Since the immune system is energetically expensive—meaning you have to spend precious internal resources on it—scientists thought for a while that sickness behavior must have an evolutionary advantage. “Feeling bad must mean that my body is fighting extra hard. Or that I’ll be extra healthy after this infection. Or it must improve individual fitness. This is it, right?!” 

But it might not. Instead, scientists now recognize that an individual’s sickness behavior doesn’t make that individual better, but instead it protects others.

It’s called the Eyam Hypothesis, after a community in England that isolated itself in 1666 during a bubonic plague outbreak. This action resulted in 75% of their population dieing but it protected surrounding communities. (Research has suggested this concept for a long time, but it wasn’t formally named until 2015.) If you stay huddled in your room because you feel too awful to interact with others, then relatives don’t get sick and will survive. Kin selection suggests that even if you die, your genes (including the genes for sickness behavior) get passed on better because you've protected your family. So that means sickness behaviors are actually a form of biological altruism: you feel terrible and hide out so others don’t have to get sick. 

Sickness behavior exists in many species and scientists have observed it throughout the animal kingdom. The study of illness behaviors spans a number of disciplines, including sociology, psychology, and biology.

Your body wants you to stay home when you are sick to care for yourself and for others. Too often we fight that inclination. For generations we have forced ourselves back into circulation before we’ve fought off the infection. We pop pills to override those natural functions. Aspirin and ibuprofen work by inhibiting prostaglandins, so they decrease fever and other signs of illness. By doing this, we spread those colds and flus rampantly at workplaces, schools, restaurants, stores, and parties. Despite our medical knowledge and technology, tens of thousands die annually from complications of these viruses (and manyfold more deal with financial burdens due to caregiving responsibilities related to these illnesses).
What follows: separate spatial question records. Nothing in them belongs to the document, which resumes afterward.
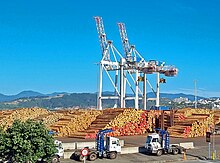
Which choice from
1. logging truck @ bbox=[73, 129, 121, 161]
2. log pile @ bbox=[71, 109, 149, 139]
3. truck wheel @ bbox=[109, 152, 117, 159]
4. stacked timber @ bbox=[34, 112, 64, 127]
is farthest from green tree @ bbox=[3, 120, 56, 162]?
stacked timber @ bbox=[34, 112, 64, 127]

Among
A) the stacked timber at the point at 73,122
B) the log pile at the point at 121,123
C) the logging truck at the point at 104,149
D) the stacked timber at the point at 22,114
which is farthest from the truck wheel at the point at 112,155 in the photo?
the stacked timber at the point at 22,114

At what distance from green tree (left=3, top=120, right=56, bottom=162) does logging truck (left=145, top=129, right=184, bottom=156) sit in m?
10.8

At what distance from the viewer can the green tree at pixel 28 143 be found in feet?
72.2

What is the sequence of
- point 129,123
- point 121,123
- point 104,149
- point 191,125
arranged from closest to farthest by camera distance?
1. point 104,149
2. point 191,125
3. point 121,123
4. point 129,123

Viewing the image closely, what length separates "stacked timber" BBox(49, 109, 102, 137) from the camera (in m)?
44.6

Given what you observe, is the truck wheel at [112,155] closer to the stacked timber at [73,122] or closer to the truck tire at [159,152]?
the truck tire at [159,152]

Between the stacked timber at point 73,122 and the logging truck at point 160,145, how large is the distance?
14670 millimetres

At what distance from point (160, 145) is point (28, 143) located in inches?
511

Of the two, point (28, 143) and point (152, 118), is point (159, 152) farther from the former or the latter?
point (152, 118)

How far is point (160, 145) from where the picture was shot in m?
32.0

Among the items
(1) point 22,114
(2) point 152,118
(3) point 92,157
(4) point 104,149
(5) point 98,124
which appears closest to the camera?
(3) point 92,157

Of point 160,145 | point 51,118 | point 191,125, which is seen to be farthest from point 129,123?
point 160,145

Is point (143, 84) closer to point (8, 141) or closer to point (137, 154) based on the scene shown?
point (137, 154)

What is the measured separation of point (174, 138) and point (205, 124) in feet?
16.3
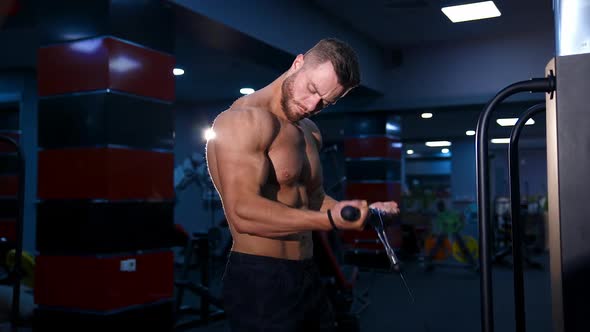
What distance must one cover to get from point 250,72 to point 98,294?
14.2ft

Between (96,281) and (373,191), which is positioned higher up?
(373,191)

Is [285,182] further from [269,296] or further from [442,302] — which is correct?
[442,302]

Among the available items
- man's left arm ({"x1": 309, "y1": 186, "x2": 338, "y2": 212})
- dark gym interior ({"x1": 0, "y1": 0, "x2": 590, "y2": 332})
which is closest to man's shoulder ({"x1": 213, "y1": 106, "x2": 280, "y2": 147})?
man's left arm ({"x1": 309, "y1": 186, "x2": 338, "y2": 212})

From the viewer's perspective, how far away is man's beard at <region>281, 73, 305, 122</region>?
1.54 m

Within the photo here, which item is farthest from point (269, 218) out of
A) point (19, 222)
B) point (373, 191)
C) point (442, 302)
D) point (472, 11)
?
point (373, 191)

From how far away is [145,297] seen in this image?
11.2ft

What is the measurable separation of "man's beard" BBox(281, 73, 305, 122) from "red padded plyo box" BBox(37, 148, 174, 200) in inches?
74.8

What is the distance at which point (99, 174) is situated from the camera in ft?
10.5

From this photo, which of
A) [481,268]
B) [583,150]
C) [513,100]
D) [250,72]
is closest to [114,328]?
[481,268]

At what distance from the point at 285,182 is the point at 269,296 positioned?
0.32 metres

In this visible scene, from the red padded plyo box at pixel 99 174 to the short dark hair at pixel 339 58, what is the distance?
206 cm

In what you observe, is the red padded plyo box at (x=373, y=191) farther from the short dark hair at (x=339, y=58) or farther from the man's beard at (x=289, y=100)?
the short dark hair at (x=339, y=58)

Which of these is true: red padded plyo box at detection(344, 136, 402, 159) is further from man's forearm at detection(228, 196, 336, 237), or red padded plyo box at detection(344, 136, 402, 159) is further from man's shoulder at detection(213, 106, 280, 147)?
man's forearm at detection(228, 196, 336, 237)

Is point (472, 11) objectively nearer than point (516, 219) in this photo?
No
And now the SARS-Cov-2 virus is thriving in our social species. Many people, accustomed to carrying on with life with mild illness symptoms, are spreading this virus before they ever know they have it. 

The virus can be easily passed unless we implement sickness behaviors without even being sick. We must stay home, stay distant, cover our respiration (i.e. wear a mask!), and otherwise keep our germs out of circulation in order to protect each other. While the coronavirus isn’t as lethal as the bubonic plague, perhaps we can learn something from the Eyam community. Let’s take our smartphones, Netflix, and Nintendo's back to 1666 and continue to stay home and isolate to prevent the continued spread of this disease.